Ingredients
Method
- Step 1: Prepare the Street Corn Topping
- Heat 2 tbsp of olive oil in a large skillet over medium-high heat.
- Add the corn and cook, stirring frequently, until it starts to char (about 5-7 minutes). Let it cool.
- In a large bowl, mix mayonnaise, lime juice and zest, minced garlic, Tajin, chili powder, salt, and pepper.
- Stir in the charred corn, cilantro, scallions, diced jalapeno, and grated cotija cheese. Mix well and set aside.

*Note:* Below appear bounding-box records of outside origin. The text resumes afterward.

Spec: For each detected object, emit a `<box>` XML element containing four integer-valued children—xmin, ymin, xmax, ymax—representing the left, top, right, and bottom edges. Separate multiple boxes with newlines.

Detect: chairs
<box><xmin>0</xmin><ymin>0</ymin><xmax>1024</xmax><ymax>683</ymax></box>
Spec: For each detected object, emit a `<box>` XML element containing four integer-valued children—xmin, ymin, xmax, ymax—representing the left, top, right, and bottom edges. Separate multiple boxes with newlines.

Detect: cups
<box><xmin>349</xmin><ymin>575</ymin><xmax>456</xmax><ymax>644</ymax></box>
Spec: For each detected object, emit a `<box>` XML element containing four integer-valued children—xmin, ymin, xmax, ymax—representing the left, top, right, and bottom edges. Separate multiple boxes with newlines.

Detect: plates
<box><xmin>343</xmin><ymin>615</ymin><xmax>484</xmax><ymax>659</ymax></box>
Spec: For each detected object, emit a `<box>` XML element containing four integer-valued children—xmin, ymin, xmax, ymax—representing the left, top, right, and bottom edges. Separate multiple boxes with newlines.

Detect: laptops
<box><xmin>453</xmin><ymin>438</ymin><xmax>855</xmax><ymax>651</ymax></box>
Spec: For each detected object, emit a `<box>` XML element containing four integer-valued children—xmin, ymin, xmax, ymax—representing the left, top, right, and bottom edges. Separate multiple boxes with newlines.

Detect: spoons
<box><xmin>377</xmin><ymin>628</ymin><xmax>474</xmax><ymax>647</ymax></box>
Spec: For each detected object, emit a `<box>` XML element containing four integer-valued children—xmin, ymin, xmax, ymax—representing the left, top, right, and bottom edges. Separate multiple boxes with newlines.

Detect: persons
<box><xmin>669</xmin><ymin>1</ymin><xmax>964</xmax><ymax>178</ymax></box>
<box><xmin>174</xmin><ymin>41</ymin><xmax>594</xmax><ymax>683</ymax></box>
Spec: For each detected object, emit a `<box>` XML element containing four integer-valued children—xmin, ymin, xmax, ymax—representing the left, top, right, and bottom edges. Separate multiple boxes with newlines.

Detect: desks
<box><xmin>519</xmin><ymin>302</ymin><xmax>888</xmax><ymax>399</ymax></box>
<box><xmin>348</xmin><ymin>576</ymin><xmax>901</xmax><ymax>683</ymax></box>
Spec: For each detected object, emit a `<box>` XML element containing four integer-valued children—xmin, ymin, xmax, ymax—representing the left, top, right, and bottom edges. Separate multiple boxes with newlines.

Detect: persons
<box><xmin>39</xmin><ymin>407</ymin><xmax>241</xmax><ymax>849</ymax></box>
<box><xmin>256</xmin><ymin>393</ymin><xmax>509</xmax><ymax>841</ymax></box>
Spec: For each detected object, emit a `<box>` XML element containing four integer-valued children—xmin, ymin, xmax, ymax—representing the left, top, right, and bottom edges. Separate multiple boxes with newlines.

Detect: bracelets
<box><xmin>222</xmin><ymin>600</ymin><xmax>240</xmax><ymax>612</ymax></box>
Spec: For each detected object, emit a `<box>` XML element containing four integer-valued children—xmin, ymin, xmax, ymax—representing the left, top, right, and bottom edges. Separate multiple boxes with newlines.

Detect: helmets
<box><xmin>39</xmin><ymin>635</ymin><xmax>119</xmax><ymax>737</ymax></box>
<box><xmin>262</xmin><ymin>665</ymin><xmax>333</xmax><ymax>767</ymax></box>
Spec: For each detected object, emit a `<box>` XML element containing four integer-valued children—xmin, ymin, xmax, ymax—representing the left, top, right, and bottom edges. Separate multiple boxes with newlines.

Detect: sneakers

Step 2: Make the Creamy Jalapeno Sauce
- Blend cilantro leaves, pickled jalapenos, and their juice in a food processor until finely minced.
- In a separate bowl, whisk together mayonnaise, sour cream, ranch seasoning, garlic powder, and salt.
- Stir in the cilantro-jalapeno blend and lime juice.
- Add buttermilk (a little at a time) until the sauce reaches desired consistency.
Step 3: Smash and Sizzle
- Divide the ground beef into six portions (about 3.5 oz each).
- Press each portion thinly onto a flour tortilla, slightly overlapping the edges to allow for shrinkage while cooking.
- Season with salt and pepper.
- Heat a griddle or large skillet over high heat.
- Place the tortillas meat-side down and press firmly with a spatula or burger press.
- Cook undisturbed for 2-3 minutes until a crispy crust forms.
- Flip and cook for another 1-2 minutes.
Step 4: Assemble the Smash Burger Tacos
- Remove the cooked smash burgers from the heat.
- Top each with a generous scoop of the street corn mixture.
- Drizzle with the creamy jalapeno sauce.
- Sprinkle with queso fresco or cotija cheese.
- Add hot sauce if desired.
Notes
- Make ahead! The street corn topping and creamy jalapeno sauce can be prepared a day in advance and stored in the fridge for up to 4 days.
- Use fresh tortillas for the best texture and flavor.
- Want extra crunch? Toast the tortillas lightly before assembling.